Block C und B des Uniper-Kraftwerks und das Fernwärmekraftwerk in Gelsenkirchen stehen weiter unter Dampf.
Block C und B des Uniper-Kraftwerks und das Fernwärmekraftwerk in Gelsenkirchen stehen weiter unter Dampf. Das Kraftwerk ist systemrelevant. Die für Oktober vorgesehene Stilllegung des Blocks C wird um zwei Jahre verschoben. © Ingo Otto
Energiekrise

Kohlekraftwerk bleibt am Netz – eine echte Herausforderung für Uniper

Kehrtwende: Block C der Anlage in Gelsenkirchen-Scholven ist systemrelevant und soll noch zwei Jahre laufen. Was wird aus der neuen, fast fertiggestellten Gas- und Dampfanlage?

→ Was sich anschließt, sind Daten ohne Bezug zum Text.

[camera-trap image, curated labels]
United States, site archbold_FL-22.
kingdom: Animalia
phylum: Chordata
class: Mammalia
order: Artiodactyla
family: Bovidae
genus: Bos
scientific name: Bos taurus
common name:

Ende Oktober sollte der Block C des Uniper-Steinkohlekraftwerks Scholven in Gelsenkirchen vom Netz gehen und stillgelegt werden. Die Bundesnetzagentur hatte dazu im Juli 2021 ihren Segen erteilt. Seither hat sich die Energiewelt für den Konzern, der jetzt verstaatlicht werden soll, dramatisch gewandelt. Was sich im April abzeichnete, ist nun klar: Der Übertragungsnetzbetreiber Amprion und die Bundesnetzagentur halten den Gelsenkirchener Kraftwerksblock mit 345 Megawatt Leistung für systemrelevant. Er soll weitere zwei Jahre laufen und Strom-Spitzenlasten absichern. Für Uniper bedeutet das besondere Herausforderungen: An das Personal, die Liefer- und Genehmigungsabläufe, die Kraftwerkstechnik.